A quel punto glielo puntai contro il buchetto – dopo un breve respiro – e glielo infilai dentro iniziando a pomparla tenendola saldamente per i fianchi. Dapprima lento e poi sempre con più frequenza.

La scopai in quella posizione per qualche minuto mentre lei mi supplicava di non venirle dentro visto che non prendeva la pillola.

A quel punto la feci girare e la feci distendere facendole appoggiare la schiena sul tavolo sollevandole le gambe in alto.
Iniziai a scoparla in quella posizione afferrando le caviglie e tenendo le gambe verso l’alto appena allargate.

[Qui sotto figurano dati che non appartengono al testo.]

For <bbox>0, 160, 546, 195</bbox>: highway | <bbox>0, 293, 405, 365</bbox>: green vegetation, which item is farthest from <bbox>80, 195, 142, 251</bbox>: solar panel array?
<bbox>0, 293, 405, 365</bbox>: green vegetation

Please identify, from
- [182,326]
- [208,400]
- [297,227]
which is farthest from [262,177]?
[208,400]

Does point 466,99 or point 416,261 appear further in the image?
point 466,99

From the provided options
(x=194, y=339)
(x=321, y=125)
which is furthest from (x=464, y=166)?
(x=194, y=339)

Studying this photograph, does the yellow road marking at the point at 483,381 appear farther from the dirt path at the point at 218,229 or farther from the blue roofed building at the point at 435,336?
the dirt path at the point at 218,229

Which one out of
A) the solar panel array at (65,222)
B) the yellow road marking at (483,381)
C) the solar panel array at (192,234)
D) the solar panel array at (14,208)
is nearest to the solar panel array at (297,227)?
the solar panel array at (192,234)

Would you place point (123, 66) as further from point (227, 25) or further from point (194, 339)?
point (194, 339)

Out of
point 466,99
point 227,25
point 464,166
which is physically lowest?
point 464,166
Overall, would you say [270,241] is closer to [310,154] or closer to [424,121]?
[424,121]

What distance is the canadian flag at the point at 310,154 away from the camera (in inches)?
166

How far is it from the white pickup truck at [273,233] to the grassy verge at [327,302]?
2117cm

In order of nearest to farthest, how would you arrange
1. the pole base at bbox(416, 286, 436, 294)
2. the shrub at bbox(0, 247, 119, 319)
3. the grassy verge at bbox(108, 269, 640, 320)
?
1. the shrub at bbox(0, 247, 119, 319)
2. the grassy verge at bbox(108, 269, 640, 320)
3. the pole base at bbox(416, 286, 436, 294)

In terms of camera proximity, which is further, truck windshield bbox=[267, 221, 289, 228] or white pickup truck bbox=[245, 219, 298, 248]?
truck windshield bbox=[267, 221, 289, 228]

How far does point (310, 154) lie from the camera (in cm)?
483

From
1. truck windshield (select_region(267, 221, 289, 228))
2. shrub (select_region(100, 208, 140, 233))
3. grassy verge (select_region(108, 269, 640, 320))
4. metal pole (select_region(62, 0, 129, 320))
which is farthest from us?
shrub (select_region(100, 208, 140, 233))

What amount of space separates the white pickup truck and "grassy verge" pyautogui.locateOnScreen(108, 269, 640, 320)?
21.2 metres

E mentre la pompavo sempre più
forte sentii che era bagnatissima e la mia manovra era ogni colpo più fluida.

Mentre cresceva il mio piacere la sentivo assecondare i miei colpi ma non accennava in alcun modo a rilassarsi. Nemmeno una parola da parte sua.

Dopo qualche minuto di movimento sempre più frenetico la feci mettere in ginocchio su una sedia, la mani appoggiate al tavolo e la afferrai ancora più forte da dietro.

I colpi si fecero sempre pi’ frequenti e dopo alcuni istanti le esplosi dentro con tutta la mia forza, con un urlo strozzato in gola.
“Ahhh”
“No ti prego…..dentro no”.
“Siiiii…….ti vengo dentro…… troia”.
Appena allentai la presa si diresse in bagno a lavarsi imprecando per il fatto che le ero venuto dentro.

Da quella volta iniziò a lavorare con periodicità a una serie di eventi e manifestazioni sempre più prestigiose.

Del resto ero io a decidere chi far lavorare a seconda del livello dell’evento e di solito mandavo le ragazze pi’ belle ed eleganti ai congressi più importanti.

E questo fu il mio grande errore. Avevo sottovalutato l’avidità, l’odio e lo spirito di vendetta che da quel giorno avevo acceso.